What lines below contain the word "States"? Please pull each one out.

▶ [Dataset entries]
------
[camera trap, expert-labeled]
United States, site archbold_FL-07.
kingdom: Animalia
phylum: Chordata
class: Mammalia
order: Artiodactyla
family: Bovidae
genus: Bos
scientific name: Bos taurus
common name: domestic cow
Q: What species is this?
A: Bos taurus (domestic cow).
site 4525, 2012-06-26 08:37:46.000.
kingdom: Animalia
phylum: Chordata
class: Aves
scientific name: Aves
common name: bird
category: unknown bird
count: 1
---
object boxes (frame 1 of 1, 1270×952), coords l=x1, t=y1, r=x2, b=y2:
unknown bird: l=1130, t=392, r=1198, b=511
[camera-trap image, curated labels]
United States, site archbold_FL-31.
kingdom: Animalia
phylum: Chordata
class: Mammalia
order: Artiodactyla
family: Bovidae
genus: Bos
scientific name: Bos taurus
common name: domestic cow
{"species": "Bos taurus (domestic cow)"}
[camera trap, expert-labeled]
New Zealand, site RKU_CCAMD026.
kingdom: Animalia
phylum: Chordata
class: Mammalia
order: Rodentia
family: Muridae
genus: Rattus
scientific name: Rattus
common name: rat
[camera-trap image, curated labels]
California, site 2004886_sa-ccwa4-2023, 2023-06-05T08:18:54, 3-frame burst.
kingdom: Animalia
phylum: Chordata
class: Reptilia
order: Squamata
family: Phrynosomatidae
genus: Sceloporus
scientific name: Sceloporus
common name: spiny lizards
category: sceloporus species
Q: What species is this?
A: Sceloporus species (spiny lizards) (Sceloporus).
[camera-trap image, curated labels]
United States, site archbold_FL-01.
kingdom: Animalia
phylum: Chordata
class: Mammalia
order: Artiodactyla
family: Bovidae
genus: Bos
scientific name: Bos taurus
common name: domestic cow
------
▶ [Solution for this problem]
United States, site archbold_FL-07.
United States, site archbold_FL-31.
United States, site archbold_FL-01.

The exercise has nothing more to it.